**What is expected**
Show each line of the items below that contains the string "treeline", matching case exactly.

**Data provided**
━━━━

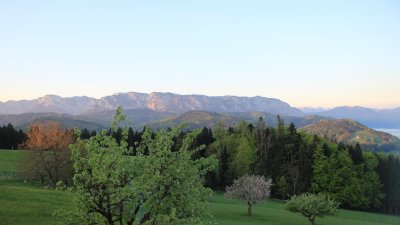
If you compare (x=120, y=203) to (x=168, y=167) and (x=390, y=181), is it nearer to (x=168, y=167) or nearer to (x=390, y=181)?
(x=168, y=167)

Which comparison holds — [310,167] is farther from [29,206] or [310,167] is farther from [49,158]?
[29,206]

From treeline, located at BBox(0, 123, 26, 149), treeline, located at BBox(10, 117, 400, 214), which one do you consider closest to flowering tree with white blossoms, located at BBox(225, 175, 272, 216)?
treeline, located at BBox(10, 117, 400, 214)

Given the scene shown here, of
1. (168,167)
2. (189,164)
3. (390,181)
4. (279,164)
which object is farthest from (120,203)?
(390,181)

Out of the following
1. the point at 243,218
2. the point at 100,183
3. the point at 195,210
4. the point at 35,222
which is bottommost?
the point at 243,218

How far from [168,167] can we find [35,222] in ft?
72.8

━━━━

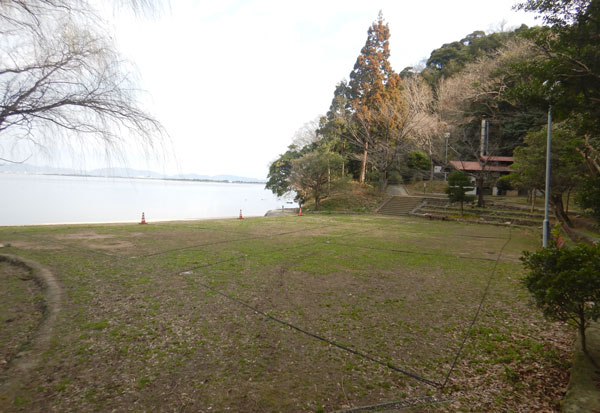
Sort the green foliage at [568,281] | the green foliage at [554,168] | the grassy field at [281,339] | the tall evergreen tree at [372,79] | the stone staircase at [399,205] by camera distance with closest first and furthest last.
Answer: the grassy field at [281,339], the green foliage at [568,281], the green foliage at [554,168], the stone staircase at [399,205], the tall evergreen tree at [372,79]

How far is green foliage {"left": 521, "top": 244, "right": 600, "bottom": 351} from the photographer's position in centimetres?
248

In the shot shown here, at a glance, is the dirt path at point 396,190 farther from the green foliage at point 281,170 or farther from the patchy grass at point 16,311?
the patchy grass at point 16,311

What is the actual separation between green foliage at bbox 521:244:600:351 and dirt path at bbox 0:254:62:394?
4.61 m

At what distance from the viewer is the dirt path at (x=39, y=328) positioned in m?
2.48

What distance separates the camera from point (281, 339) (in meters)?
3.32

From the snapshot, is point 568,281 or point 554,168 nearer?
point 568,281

━━━━

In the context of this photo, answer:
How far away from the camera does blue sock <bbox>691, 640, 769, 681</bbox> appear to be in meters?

━━━━

**Solution below**
From treeline, located at BBox(0, 123, 26, 149), treeline, located at BBox(10, 117, 400, 214), which one do you consider closest to flowering tree with white blossoms, located at BBox(225, 175, 272, 216)?
treeline, located at BBox(10, 117, 400, 214)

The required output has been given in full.